> Text provided:
For a long time, Solana has been associated with the founder of now-insolvent crypto exchange FTX and hedge fund Alameda Research, Sam Bankman-Fried. He was an early investor in the project and invested in numerous Solana ecosystem projects during the 2020-2021 bull mania.
So when FTX collapsed toward the end of 2022, Solana (SOL) and other “Sam coins” plummeted significantly — with Solana falling to lows of $9.89, down 96.3% from the peak of $259.96.
Since the start of 2023, Solana’s price has staged a recovery, gaining 175% to reach a peak of $27.37 as the ecosystem also witnessed growth.
However, more recently, SOL came under tremendous selling pressure after the Delaware Bankruptcy Court approved the sale of FTX’s digital assets, which include 55.75 million SOL worth $1.062 billion. However, the unlock schedule of FTX’s holdings and derivatives market positioning suggest that a counter move to the upside could happen instead.
After Judge John Dorsey made the ruling at a hearing on Sept. 13, the SOL price touched a weekly low of $17.96.
However, SOL gained around 4% on Sept. 14, with longs worth $800,000 liquidated since the prior day, per CoinGlass data.
Crypto trader MartyParty believes that selling pressure is overblown, as the majority of FTX’s SOL stake is vested from 2025 to 2027.
— MartyParty (@martypartymusic) September 13, 2023
Moreover, derivatives traders piled on with short orders after the announcement, which could result in a counter move to the upside.
Most FTX tokens are locked
The Solana Foundation released an update on FTX’s Solana holdings after its collapse, which showed that a portion of SOL tokens held by the defunct exchange are locked until 2027.
According to the schedule, more than 33 million SOL tokens are yet to be unlocked. It represents more than 60% of FTX’s holdings to be sold in the market.
According to the terms of the crypto conversion to fiat by FTX, there will be a cap of $50 million for the first week and $100 million in subsequent weeks, which limits the selling pressure.
There is an option to increase the limit, but it requires prior written approval of the creditors’ committee and ad hoc committee. There is also the option to raise the limit to $200 million weekly with the approval of the court.
Assuming that the creditors can sell all the SOL tokens, they’d need around 10 to 12 weeks to unload their total holdings, which will distribute the selling pressure over time.
The 30-day average daily volume on spot exchanges is $338 million, per CoinGecko data. On a weekly scale, it is around $2.5 billion, giving FTX’s selling pressure a small percentage of 4%.
MartyParty said of the comparison between daily spot volume and SOL’s potential selling pressure:
A even tiny’er drip you wouldn’t even notice. If you thought this event would dent Solana you are wrong and should not listen to grifters on social media and YouTube that know nothing about crypto.

(Records taken from a dataset)
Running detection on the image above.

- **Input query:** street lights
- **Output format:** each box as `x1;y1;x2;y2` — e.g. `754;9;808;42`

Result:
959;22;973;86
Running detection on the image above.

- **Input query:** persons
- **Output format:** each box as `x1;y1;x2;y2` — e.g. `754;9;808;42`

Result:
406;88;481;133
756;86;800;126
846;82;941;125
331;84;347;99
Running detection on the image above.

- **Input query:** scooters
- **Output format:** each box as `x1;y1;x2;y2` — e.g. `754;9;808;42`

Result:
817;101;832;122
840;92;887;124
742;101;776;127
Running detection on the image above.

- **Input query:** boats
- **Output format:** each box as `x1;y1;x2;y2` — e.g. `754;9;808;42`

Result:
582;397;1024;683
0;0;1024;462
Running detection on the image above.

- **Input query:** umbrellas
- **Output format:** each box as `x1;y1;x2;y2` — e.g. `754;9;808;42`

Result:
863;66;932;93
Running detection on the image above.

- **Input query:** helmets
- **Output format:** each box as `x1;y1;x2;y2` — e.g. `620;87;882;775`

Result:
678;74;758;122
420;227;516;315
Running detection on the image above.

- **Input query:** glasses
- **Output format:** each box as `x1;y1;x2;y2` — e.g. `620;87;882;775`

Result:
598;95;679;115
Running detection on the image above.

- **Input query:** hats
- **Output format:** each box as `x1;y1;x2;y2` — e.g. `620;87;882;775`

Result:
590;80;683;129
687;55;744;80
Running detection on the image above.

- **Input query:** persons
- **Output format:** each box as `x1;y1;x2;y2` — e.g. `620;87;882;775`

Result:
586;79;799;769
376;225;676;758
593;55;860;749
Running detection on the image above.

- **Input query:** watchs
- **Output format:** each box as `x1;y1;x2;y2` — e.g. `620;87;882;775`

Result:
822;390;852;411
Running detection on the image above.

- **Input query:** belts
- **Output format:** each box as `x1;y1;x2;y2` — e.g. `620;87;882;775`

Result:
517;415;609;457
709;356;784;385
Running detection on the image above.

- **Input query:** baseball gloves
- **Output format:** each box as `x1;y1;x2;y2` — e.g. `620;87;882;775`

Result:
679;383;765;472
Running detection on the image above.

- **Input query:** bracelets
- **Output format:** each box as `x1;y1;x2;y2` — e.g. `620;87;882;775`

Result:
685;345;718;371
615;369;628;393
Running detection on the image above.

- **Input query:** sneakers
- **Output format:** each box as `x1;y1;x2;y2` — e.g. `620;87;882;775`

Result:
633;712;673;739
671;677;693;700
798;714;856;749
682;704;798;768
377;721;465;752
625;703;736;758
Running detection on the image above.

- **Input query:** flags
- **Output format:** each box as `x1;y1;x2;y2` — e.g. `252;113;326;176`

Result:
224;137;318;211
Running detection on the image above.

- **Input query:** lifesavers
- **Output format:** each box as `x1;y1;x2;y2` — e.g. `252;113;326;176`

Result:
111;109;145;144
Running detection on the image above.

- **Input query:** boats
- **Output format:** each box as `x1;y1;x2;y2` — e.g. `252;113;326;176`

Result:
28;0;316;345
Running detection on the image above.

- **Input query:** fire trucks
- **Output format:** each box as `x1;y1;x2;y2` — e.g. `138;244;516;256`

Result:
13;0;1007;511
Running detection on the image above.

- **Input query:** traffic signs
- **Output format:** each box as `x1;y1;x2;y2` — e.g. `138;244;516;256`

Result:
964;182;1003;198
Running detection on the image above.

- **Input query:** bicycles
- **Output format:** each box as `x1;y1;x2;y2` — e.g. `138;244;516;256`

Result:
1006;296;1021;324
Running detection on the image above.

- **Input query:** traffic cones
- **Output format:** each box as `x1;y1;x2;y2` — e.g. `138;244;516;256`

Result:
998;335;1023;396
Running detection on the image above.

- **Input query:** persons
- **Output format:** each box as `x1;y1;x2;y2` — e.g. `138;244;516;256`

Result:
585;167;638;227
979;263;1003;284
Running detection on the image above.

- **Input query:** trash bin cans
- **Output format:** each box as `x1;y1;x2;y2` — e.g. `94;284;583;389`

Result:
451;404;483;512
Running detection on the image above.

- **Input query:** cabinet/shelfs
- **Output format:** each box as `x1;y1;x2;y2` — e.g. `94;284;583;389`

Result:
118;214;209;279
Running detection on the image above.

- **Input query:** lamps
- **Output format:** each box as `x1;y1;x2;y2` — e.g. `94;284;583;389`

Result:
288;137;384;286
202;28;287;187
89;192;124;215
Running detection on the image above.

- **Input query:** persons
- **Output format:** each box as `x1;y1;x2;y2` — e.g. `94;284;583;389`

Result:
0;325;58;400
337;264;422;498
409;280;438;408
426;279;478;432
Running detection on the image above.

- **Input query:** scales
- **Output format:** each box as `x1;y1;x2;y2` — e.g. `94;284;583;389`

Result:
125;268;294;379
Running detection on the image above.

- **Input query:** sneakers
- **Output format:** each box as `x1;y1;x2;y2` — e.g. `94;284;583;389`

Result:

> Problems to solve:
A: List every per-token price of SOL that the Solana price text states.
B: Continue the text on Solana and the FTX asset sale from the point where it ends.

> Numbered responses:
A: $9.89 (the low after FTX collapsed), $259.96 (the earlier peak), $27.37 (the 2023 peak), $17.96 (the weekly low after the court ruling).

B:
Related: Court approves sale of FTX digital assets, up to $3.4B worth to be unleashed
Is a SOL short squeeze coming?
CoinGlass data shows that the funding rate for perpetual swap contracts on crypto exchanges plunged to -21.1% per annum on Sept. 13, indicating a crowding of short orders.
Perpetual swaps are futures contracts without expiration and a funding rate mechanism that helps in identifying the relative demand for long and short orders. A positive funding rate suggests demand for long orders and vice versa.
The open interest volumes for SOL have increased from $266 million to $327 million over the week, with funding rate data showing that traders have maintained a bearish inclination, opening up the possibility of a short squeeze.
A short squeeze occurs when short traders are forced to buy an asset back at a higher price to close out their short positions as the asset price increases.
Notably, since August, negative funding rates have resulted in flat price returns thus far. However, more often than not, there can be a price surge to scare away the shorts and neutralize funding rates.
According to MartyParty, “retail shorts stacked to $30 liquidation level,” as he expects “all these to be flushed in a market maker squeeze.”
The liquidation heatmap from CoinGlass shows that there is a large number of leveraged positions on both sides of the current SOL price, with the most concentrated at $20.50 and $17.06.
Technically, SOL has faced resistance from the descending trendline since July. It is also trading below its 50- and 200-day moving averages of $21.08 and $22.09, respectively, which could act as resistance levels.
This article does not contain investment advice or recommendations. Every investment and trading move involves risk, and readers should conduct their own research when making a decision.